Work to complete:
A – In the Tommy pedal thread, which amplifier was used to record the demo of the pedal's EQ and gain settings?
B – Which usernames post in the Tommy pedal thread? Name each one once.
C – Can you reproduce, word for word, the part of the Tommy pedal thread between "Digging up a" and "is a staple...", inclusive?

## START Passage shown

# Tommy



## jjjimi84 (Feb 9, 2019)

Here is a Tommy build I did a while back, really great pedal, very versatile. I painted this using acrylic paints, recreating Bob-omb from Super Mario.











Here is a little demo I put together to showcase the different eq options and gain settings available. This was done using one dual humbucker guitar and a Mesa RA-100, the only changes for the different tracks are from adjusting the pedal.
[soundcloud]




__
		https://soundcloud.com/dan-keclik%2Fpedalpcbcom-tommy-demo


----------



## yanivt (Feb 10, 2019)

Looks like the switches solder joints require additional soldering.


----------



## jjjimi84 (Feb 10, 2019)

Yeah I have since filled them in, this was forty or so builds ago. Just the first one where the paint job turned out okay.


----------



## jjjimi84 (Oct 28, 2020)

Digging up a necro thread! 

Here is my demo video I filmed of the Tommy.


----------



## cooder (Oct 28, 2020)

Nice demo again! Cheers, always enjoy them! The Tommy is a staple...


----------



## jjjimi84 (Oct 28, 2020)

Thank you sir!


----------



## HamishR (Oct 31, 2020)

Tommy is the bomb! Really like the artwork.


----------



## jjjimi84 (Oct 31, 2020)

HamishR said:


> Tommy is the bomb! Really like the artwork.


Thank you very much, plenty more SMB inspired artwork on the way


----------



## BuddytheReow (Nov 1, 2020)

Love the t-shirt in the demo


----------



## jjjimi84 (Nov 1, 2020)

BuddytheReow said:


> Love the t-shirt in the demo


My favorite band, I tease a riff of theirs in every video. I have been seeing them live for almost twenty years. Nice catch! UM Love


----------

## END Passage shown
## START Source data

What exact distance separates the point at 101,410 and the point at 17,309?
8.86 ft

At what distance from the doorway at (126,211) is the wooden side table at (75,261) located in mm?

## END Source data

Expected answers:
A – A Mesa RA-100.

B – jjjimi84, yanivt, cooder, HamishR, BuddytheReow

C –
Digging up a necro thread! 

Here is my demo video I filmed of the Tommy.


----------



## cooder (Oct 28, 2020)

Nice demo again! Cheers, always enjoy them! The Tommy is a staple...